- [ФРАГМЕНТ ИСТОЧНИКА]:
******************************
Птицы небесные

Анатолий Смелянский, Московские новости от 30 мая 1993

Не помню за последние годы такого припадка восторга нашей театральной критики, обрушившегося на достаточно простой спектакль. Заигранная вдоль и поперек мелодрама Островского из провинциальной актерской жизни с ее закулисным бытом и «без вины виноватым» мальчиком, тянущим ручонки к бросившей свое чадо матери, «вправила» сезон и установила новую иерархию театральных ценностей. В прихотливости «общественного мненья» есть свой резон. Театр по-своему отпраздновал Конец Идеологии.

Разом воскресли давно погребенные чувства. Живая вода переживания, зрелища, пародии, романсов, слез и всех иных «шуток, свойственных театру», и все это почти без нажима, с той свободой и естественностью, которой невозможно сопротивляться. Легкое дыхание. Почти блаженство, о котором знаем по театральным легендам. «Мужчины, даже самые деревянные, плакали», — исповедуется в конце прошлого века А. Суворин, вообще-то мало чувствительный господин, по поводу того, как играла Кручинину П. Стрепетова. «Такая радость, ангельская какая-то, блаженная, какой я никогда не видал ни в жизни, ни на сцене». Подтвержу через сто лет: опять смеются, а в конце плачут. Не только задубелые театральные критики, но даже «новые русские», как их теперь именуют. Смахивают скупую бизнесменью слезу, стыдясь и подавляя в себе «чувствительность», ту самую прекрасную заразу, без которой, видимо, театр не стоит.  В таких случаях принято восклицать: какая пьеса!
******************************
- [ЦЕЛЬ]:
Выпишите целиком и без единого изменения рецензию на спектакль по мелодраме Островского. Эти данные взяты из другого источника.
******************************
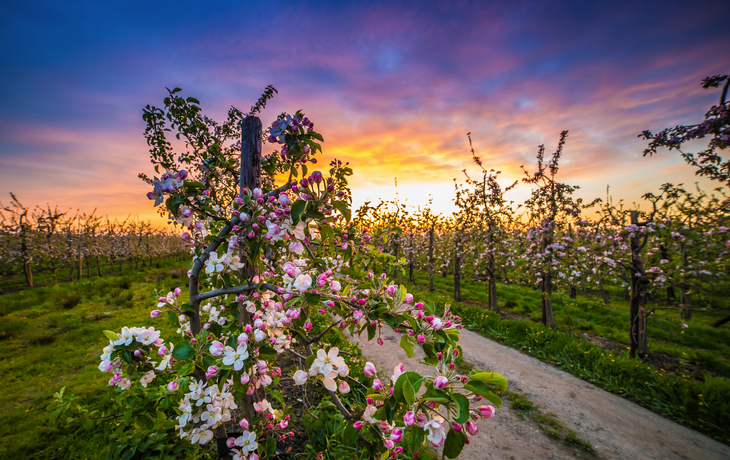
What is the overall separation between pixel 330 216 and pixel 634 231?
21.7 feet

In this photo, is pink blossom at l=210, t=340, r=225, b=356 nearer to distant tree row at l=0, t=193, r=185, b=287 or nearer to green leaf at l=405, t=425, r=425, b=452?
green leaf at l=405, t=425, r=425, b=452

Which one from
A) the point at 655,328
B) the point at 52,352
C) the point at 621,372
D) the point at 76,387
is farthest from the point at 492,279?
the point at 52,352

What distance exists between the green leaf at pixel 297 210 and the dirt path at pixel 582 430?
11.6ft

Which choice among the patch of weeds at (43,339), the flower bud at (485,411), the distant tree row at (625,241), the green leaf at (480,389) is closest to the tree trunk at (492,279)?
the distant tree row at (625,241)

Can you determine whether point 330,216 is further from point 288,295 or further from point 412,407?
point 412,407

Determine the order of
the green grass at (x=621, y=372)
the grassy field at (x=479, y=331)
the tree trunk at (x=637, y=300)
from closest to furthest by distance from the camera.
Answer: the grassy field at (x=479, y=331) < the green grass at (x=621, y=372) < the tree trunk at (x=637, y=300)

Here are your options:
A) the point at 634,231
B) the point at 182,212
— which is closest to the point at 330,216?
the point at 182,212

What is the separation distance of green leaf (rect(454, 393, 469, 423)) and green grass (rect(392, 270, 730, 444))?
2.03 metres

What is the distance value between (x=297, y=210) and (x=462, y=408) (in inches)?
46.3

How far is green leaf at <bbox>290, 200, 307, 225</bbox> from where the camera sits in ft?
4.63

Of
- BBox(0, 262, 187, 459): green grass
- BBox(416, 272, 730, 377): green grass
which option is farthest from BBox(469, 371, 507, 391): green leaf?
BBox(416, 272, 730, 377): green grass

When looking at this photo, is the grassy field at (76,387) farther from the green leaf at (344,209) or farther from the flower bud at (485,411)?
the green leaf at (344,209)

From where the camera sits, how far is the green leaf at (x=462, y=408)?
3.14ft

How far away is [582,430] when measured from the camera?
349 centimetres
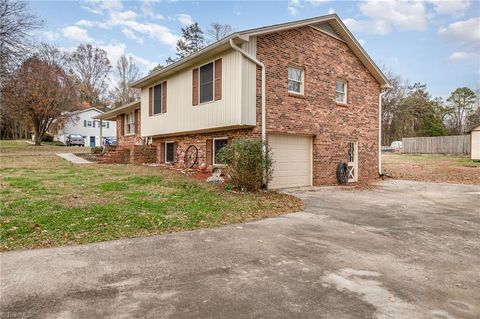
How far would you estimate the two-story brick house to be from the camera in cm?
1021

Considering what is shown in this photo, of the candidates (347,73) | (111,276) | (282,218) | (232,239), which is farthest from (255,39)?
(111,276)

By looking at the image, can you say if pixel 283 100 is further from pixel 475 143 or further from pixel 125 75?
pixel 125 75

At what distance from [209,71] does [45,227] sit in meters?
7.82

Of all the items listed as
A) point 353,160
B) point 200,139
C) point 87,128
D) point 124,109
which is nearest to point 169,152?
point 200,139

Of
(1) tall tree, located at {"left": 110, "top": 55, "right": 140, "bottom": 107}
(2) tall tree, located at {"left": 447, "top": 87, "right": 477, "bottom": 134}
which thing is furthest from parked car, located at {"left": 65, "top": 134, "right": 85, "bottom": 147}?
(2) tall tree, located at {"left": 447, "top": 87, "right": 477, "bottom": 134}

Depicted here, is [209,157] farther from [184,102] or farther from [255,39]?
[255,39]

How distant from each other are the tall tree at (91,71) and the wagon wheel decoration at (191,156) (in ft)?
129

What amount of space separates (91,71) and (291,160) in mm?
46141

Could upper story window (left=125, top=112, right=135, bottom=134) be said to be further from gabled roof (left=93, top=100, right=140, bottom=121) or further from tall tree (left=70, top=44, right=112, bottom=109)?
tall tree (left=70, top=44, right=112, bottom=109)

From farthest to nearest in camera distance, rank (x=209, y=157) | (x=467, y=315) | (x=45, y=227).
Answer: (x=209, y=157) → (x=45, y=227) → (x=467, y=315)

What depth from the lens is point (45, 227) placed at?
5.28m

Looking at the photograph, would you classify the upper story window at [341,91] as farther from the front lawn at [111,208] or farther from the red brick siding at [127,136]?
the red brick siding at [127,136]

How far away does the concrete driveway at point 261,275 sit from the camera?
2871 mm

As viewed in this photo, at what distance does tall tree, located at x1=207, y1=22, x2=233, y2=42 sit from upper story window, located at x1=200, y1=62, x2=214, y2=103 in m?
28.2
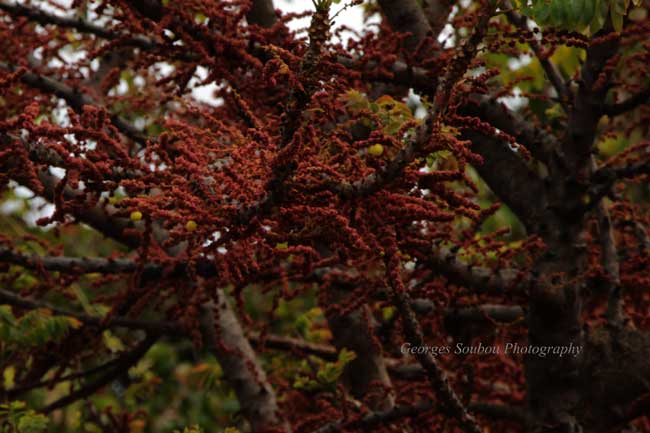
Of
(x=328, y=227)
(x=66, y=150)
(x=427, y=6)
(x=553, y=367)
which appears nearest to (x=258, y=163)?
(x=328, y=227)

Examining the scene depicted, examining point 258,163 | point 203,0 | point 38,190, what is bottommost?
point 258,163

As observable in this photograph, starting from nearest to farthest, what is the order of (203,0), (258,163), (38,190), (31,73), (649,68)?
(258,163), (38,190), (203,0), (649,68), (31,73)

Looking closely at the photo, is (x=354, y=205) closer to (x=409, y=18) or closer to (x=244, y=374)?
(x=409, y=18)

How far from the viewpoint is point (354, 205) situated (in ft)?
8.92

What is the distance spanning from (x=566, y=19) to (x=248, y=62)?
4.95 ft

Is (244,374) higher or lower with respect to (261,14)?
lower

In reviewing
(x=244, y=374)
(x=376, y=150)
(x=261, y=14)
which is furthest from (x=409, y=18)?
(x=244, y=374)

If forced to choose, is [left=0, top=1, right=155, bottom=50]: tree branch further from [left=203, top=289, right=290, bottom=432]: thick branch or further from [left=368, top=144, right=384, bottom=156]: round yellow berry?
[left=368, top=144, right=384, bottom=156]: round yellow berry

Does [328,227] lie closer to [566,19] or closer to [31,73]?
[566,19]

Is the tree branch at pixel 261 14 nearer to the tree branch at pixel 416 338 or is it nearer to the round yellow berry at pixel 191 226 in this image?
the tree branch at pixel 416 338

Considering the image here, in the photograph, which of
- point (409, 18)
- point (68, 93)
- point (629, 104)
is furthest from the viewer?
point (68, 93)

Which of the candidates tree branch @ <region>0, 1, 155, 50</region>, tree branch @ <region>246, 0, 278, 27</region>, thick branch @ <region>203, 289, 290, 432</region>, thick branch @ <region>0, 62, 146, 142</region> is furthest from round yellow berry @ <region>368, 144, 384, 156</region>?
thick branch @ <region>203, 289, 290, 432</region>

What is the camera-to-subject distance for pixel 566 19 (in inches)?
127

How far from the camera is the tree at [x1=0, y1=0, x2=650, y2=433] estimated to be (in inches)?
107
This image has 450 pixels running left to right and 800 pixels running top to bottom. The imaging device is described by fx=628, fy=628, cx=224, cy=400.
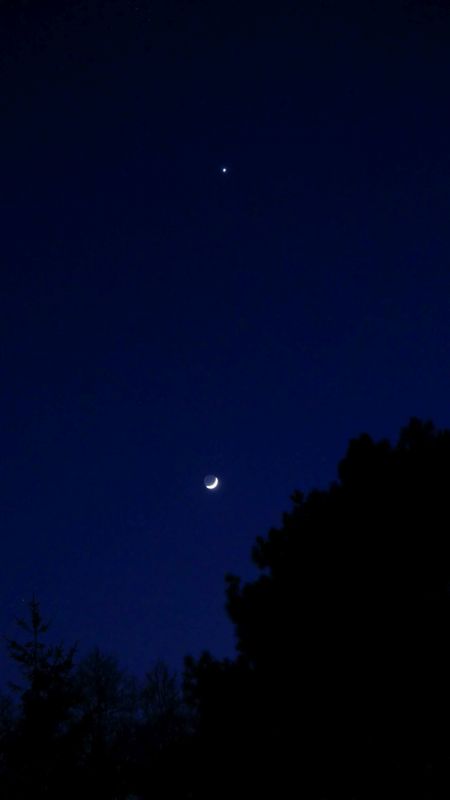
******************************
- [РЕШЕНИЕ ЗАДАЧИ]:
Птицы небесные

Анатолий Смелянский, Московские новости от 30 мая 1993

Не помню за последние годы такого припадка восторга нашей театральной критики, обрушившегося на достаточно простой спектакль. Заигранная вдоль и поперек мелодрама Островского из провинциальной актерской жизни с ее закулисным бытом и «без вины виноватым» мальчиком, тянущим ручонки к бросившей свое чадо матери, «вправила» сезон и установила новую иерархию театральных ценностей. В прихотливости «общественного мненья» есть свой резон. Театр по-своему отпраздновал Конец Идеологии.

Разом воскресли давно погребенные чувства. Живая вода переживания, зрелища, пародии, романсов, слез и всех иных «шуток, свойственных театру», и все это почти без нажима, с той свободой и естественностью, которой невозможно сопротивляться. Легкое дыхание. Почти блаженство, о котором знаем по театральным легендам. «Мужчины, даже самые деревянные, плакали», — исповедуется в конце прошлого века А. Суворин, вообще-то мало чувствительный господин, по поводу того, как играла Кручинину П. Стрепетова. «Такая радость, ангельская какая-то, блаженная, какой я никогда не видал ни в жизни, ни на сцене». Подтвержу через сто лет: опять смеются, а в конце плачут. Не только задубелые театральные критики, но даже «новые русские», как их теперь именуют. Смахивают скупую бизнесменью слезу, стыдясь и подавляя в себе «чувствительность», ту самую прекрасную заразу, без которой, видимо, театр не стоит.  В таких случаях принято восклицать: какая пьеса!